_AUFGABEN_
- 1) Nenne alle Ziele, die der Text über die Weihnachtsbeleuchtung an der Bahnhofstrasse für eine Verminderung der überbordenden Lichtflut anführt.
- 2) Kopiere aus dem Text über die Weihnachtsbeleuchtung an der Bahnhofstrasse Wort für Wort den Teil, der mit den Worten „Auffallend ist, dass“ einsetzt und mit „der Ladenbeleuchtung umzusetzen.“ schließt.
- 3) Greif den Text über die Weihnachtsbeleuchtung an der Bahnhofstrasse dort auf, wo er aufhört, und setze ihn fort.

_SEITENAUSZUG_

Wie steht das Leuchtstangen-Band im Verhältnis zu Weihnacht und Kommerz? Weil das „Timepiece“ so gar nicht nach Weihnachtsbeleuchtung aussieht, distanziert sich das „Timepiece“ von den klassischen Weihnachtsbeleuchtungen. Weil die grellen und grossen Leuchtstangen den schreierischen und aggressiven Charakter des aktuellen Marketingstils übernehmen, passt diese Form der Weihnachtsbeleuchtung in die Bahnhofstrasse – zu Weihnacht und Kommerz bleibt die neue Weihnachtsbeleuchtung also ambivalent.

Auffallend ist, dass es die neue, sehr helle Beleuchtung schwer hat, sich gegen die schon fast als Lichtorgien zu bezeichnenden Installationen in den Ladengeschäften durchzusetzen. Auch hier gilt: weniger ist mehr! Es ist zu hoffen, dass LadeninhaberInnen und Vereinigung Zürcher Bahnhofstrasse aktiv werden, um die überbordende Lichtflut zu vermindern, einerseits, um die Wirkung von „The World’s Largest Timepiece“ zu verstärken, andererseits auch zur Verminderung der übermässigen Stromverschleuderung und des Lichtsmogs. Die neue Weihnachtsbeleuchtung macht es vor: 80 Prozent Strom kann gegenüber dem alten Lichterbaldachin gespart werden! Die Geschäfte an der Bahnhofstrasse sind gefordert, gleiches auch bei der Ladenbeleuchtung umzusetzen.

_ANGEZEIGTE DATEN_
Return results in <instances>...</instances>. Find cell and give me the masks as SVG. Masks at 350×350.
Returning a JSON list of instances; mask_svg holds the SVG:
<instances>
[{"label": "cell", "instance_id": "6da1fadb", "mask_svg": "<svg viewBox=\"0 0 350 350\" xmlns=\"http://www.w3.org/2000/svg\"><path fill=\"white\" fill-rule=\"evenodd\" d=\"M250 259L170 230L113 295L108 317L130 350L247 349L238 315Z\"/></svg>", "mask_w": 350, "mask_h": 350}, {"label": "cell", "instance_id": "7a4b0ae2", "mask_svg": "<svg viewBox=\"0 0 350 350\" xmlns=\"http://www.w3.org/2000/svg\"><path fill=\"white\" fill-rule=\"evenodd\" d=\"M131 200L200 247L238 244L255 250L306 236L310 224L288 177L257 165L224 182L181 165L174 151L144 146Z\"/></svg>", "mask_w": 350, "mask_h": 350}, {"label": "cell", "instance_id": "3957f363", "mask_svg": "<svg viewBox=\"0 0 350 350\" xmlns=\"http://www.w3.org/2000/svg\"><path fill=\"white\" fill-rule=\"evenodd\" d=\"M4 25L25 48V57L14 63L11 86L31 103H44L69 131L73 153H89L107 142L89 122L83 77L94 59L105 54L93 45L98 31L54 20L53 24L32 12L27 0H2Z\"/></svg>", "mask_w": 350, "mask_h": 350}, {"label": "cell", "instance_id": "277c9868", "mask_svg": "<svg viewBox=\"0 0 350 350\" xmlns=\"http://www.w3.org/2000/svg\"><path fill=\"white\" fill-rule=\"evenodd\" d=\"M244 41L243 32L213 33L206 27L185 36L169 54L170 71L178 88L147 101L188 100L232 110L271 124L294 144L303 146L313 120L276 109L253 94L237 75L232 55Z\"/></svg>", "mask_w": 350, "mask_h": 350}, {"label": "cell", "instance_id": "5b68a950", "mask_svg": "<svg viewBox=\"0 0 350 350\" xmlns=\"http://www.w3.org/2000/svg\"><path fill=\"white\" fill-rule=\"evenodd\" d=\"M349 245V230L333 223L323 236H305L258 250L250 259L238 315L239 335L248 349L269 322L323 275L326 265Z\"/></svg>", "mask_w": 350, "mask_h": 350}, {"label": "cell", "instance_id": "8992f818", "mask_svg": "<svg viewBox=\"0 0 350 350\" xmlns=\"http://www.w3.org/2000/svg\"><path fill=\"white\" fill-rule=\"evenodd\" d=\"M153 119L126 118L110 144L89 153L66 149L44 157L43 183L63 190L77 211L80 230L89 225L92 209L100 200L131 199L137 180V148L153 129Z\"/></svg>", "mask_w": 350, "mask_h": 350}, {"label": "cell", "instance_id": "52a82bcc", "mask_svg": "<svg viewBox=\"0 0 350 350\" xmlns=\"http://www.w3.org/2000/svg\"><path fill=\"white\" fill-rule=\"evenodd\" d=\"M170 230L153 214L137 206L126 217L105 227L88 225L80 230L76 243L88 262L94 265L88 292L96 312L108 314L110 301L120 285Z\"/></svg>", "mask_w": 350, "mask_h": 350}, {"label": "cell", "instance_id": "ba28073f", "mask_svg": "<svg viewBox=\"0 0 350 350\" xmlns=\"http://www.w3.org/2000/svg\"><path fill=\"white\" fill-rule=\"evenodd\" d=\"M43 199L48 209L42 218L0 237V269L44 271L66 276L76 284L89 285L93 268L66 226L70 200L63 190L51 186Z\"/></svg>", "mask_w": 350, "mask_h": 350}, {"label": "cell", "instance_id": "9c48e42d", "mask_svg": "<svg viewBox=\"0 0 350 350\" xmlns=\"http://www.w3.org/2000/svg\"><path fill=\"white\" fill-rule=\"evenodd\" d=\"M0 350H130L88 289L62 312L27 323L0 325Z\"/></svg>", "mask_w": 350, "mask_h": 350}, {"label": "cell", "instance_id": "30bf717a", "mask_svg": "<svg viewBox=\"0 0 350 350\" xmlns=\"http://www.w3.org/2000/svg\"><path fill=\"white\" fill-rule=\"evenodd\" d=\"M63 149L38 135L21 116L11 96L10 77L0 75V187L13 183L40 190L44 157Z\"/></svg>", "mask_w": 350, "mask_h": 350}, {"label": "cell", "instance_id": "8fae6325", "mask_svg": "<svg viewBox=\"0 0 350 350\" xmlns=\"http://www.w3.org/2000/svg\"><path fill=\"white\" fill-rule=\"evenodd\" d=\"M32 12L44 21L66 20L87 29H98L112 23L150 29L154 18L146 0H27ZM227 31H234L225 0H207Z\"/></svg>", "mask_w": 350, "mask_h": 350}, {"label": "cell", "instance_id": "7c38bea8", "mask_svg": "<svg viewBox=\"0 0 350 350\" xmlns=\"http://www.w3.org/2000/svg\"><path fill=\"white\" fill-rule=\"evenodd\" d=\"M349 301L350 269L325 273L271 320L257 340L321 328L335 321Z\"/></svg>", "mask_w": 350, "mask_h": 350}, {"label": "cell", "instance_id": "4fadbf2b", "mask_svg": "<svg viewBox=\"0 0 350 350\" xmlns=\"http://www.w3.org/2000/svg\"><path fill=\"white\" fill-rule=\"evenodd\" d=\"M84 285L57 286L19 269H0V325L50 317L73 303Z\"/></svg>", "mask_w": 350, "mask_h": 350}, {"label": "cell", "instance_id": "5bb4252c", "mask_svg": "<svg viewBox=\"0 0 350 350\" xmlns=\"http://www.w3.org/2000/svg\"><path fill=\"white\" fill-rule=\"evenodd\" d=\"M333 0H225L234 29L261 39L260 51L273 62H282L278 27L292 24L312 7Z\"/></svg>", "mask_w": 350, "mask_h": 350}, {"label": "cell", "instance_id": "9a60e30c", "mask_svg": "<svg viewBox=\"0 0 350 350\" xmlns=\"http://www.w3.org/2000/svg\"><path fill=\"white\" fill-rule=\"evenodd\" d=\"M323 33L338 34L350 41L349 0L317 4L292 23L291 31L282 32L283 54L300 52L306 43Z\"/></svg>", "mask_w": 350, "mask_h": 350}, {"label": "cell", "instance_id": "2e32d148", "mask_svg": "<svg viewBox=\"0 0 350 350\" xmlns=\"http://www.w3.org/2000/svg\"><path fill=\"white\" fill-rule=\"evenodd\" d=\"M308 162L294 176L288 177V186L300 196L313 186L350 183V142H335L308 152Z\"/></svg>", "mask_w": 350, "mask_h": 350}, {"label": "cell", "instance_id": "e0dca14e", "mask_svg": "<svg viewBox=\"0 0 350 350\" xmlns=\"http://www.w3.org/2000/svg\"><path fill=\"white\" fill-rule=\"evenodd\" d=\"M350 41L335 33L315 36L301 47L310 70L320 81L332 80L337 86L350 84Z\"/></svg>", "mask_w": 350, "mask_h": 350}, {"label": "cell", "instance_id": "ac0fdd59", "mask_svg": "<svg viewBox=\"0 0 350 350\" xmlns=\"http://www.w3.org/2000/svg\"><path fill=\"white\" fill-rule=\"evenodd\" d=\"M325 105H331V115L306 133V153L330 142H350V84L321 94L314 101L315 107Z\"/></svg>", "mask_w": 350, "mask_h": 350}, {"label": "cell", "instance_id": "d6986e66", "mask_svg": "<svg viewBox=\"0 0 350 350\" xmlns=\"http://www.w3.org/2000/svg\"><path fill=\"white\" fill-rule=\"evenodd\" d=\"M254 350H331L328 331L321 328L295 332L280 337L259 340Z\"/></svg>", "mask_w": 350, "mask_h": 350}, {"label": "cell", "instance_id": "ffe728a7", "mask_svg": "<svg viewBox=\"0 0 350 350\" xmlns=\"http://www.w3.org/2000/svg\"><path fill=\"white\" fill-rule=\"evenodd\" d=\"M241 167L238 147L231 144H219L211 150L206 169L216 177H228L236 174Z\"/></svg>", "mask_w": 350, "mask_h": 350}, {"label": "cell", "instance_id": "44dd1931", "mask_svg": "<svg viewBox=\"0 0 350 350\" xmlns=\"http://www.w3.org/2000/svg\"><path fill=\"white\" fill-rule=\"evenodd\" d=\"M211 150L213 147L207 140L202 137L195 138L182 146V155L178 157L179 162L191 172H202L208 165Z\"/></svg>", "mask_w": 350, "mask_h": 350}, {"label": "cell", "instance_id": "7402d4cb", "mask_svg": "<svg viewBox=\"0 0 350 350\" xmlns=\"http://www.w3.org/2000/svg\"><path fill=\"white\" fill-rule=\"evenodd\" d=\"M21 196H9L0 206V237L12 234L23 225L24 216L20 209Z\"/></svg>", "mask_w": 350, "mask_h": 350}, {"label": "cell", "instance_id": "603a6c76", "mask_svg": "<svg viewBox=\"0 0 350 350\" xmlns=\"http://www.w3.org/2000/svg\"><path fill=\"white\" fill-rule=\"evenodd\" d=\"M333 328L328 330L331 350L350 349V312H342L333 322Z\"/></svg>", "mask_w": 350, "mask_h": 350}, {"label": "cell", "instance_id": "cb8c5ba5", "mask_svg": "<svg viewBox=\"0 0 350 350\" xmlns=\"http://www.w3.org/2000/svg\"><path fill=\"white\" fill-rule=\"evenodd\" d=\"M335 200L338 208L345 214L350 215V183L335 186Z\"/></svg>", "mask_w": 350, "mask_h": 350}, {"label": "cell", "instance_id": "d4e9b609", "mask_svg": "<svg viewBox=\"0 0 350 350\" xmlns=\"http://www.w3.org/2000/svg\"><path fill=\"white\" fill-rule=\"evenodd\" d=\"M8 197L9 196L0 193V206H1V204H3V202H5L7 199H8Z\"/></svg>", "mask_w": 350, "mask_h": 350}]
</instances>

_LÖSUNGEN JE AUFGABE_
- 1)
- die Wirkung von „The World’s Largest Timepiece“ verstärken
- die übermässige Stromverschleuderung vermindern
- den Lichtsmog vermindern

- 2)
Auffallend ist, dass es die neue, sehr helle Beleuchtung schwer hat, sich gegen die schon fast als Lichtorgien zu bezeichnenden Installationen in den Ladengeschäften durchzusetzen. Auch hier gilt: weniger ist mehr! Es ist zu hoffen, dass LadeninhaberInnen und Vereinigung Zürcher Bahnhofstrasse aktiv werden, um die überbordende Lichtflut zu vermindern, einerseits, um die Wirkung von „The World’s Largest Timepiece“ zu verstärken, andererseits auch zur Verminderung der übermässigen Stromverschleuderung und des Lichtsmogs. Die neue Weihnachtsbeleuchtung macht es vor: 80 Prozent Strom kann gegenüber dem alten Lichterbaldachin gespart werden! Die Geschäfte an der Bahnhofstrasse sind gefordert, gleiches auch bei der Ladenbeleuchtung umzusetzen.

- 3)
Mein persönliches Fazit: Zwar handelt es sich um eine beachtliche Hitech-Lösung mit interessanten gestalterischen (und energetischen) Detailaspekten. Unter dem Aspekt „Weihnachtsbeleuchtung“ vermag mich dieses künstlerische Werk aber nicht zu überzeugen.


Nachtrag 1.12.2005: Wie vom Tages-Anzeiger und der Vereinigung Zürcher Bahnhofstrasse vorgeschlagen, habe ich versucht, mich eine ganze Woche an die neue „Weihnachtsbeleuchtung“ zu gewöhnen. Es geht mir allerdings noch wie vor einer Woche: technisch ist das Kunstwerk durchaus gelungen, als „Weihnachtsbeleuchtung“ taugt das Ding eher weniger – besonders auch im Kontrast mit dem, was sonst in der Bahnhofstrasse an Weihnachtsbeleuchtung vorhanden ist. Da besteht dringender Handlungsbedarf. Gewöhnung heisst in diesem Fall Abstumpfung – ein wirklich schlechter Rat!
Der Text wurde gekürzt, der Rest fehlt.